@platformatic/coordinator

Multi-pod destination routing for stateful tiers. Valkey-backed registry, pod-side Member class, allocation strategies, lock routing, TTL cache, and optional Fastify helpers.

See coordinator-pattern.md for the architecture this library implements: caller / coordinator / resource pod, failover, fan-out, transactions and locks.

What it solves

You have N pods that hold stateful resources (PostgreSQL connection pools, agent processes, sandboxes, simulations). Requests carry a routing key -- a "destination" or "instance" id. You need every request for that destination to land on a pod that owns it. Pods die; surviving pods should take over. Under sustained load, a single destination may need to live on more than one pod.

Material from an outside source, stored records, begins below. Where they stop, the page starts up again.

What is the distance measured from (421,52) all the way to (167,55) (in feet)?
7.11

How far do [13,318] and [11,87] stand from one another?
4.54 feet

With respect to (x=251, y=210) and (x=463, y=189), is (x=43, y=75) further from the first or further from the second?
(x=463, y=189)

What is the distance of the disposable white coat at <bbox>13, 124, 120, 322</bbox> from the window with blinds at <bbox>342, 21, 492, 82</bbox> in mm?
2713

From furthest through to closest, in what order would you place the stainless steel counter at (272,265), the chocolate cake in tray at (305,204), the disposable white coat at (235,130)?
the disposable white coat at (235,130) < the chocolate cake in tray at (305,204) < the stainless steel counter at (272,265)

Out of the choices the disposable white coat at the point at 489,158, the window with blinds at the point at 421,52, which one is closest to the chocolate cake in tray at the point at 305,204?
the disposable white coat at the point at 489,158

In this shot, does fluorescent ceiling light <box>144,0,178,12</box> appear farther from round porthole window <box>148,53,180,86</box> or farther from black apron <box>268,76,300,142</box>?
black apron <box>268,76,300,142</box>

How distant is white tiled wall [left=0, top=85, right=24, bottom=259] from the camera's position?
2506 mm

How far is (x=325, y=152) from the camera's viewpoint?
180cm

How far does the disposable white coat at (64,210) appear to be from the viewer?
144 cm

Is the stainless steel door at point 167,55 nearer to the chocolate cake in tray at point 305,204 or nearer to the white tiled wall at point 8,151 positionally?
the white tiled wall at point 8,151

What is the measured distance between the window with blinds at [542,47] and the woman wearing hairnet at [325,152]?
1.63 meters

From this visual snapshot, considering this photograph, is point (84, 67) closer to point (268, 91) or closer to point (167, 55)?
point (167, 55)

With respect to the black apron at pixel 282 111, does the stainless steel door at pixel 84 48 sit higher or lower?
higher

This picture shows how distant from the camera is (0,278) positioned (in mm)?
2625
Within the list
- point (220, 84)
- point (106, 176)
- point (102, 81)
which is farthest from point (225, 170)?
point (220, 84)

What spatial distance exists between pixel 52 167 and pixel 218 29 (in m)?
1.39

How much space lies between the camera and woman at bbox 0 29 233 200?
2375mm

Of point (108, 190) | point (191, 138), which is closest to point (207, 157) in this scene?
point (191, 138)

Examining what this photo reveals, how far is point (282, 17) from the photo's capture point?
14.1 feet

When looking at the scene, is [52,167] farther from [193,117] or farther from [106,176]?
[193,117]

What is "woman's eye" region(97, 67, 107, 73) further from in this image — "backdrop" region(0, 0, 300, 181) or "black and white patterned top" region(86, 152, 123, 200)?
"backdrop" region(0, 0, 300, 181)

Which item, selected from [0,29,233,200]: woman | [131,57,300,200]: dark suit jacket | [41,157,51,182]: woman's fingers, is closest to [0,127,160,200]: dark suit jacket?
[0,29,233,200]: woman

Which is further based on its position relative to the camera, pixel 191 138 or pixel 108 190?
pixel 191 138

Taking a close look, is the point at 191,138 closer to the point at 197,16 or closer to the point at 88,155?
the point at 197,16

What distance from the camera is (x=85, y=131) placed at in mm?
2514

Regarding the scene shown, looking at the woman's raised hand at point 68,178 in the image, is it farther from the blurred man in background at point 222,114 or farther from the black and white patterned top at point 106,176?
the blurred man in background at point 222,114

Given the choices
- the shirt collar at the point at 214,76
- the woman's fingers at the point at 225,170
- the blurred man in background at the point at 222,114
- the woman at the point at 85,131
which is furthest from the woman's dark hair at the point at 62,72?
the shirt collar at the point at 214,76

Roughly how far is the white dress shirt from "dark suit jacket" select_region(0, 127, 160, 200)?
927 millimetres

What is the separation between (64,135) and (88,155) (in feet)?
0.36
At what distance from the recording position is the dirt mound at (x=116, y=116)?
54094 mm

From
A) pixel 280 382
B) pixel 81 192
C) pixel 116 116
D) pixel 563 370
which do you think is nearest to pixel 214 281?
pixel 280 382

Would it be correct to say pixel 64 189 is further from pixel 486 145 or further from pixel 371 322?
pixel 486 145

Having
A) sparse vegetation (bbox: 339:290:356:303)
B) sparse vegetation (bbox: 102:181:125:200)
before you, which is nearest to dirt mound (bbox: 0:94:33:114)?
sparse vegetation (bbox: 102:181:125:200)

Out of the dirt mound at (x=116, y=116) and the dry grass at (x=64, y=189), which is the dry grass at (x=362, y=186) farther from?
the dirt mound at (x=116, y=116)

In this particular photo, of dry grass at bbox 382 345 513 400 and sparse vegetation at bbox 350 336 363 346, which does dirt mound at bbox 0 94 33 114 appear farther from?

This library handles all of that:

Destination → pod set, persisted in Valkey
Pod self-registration + heartbeat, with total_connections published as a metric
Atomic first-touch claim, atomic failover (SREM dead + SADD fresh)
Pluggable allocation strategies (round-robin, least-loaded by total connections, random)
Lock routing for transaction-bound calls (lockId → pod, resolved via Valkey)
A short-lived local cache for the hot resolution path
Fastify helpers for HTTP coordinators

Install

npm install @platformatic/coordinator

Peer dependency: fastify >= 5 when using the Fastify plugin or helpers. @fastify/reply-from is a runtime dependency of this package — you don't need to install it separately.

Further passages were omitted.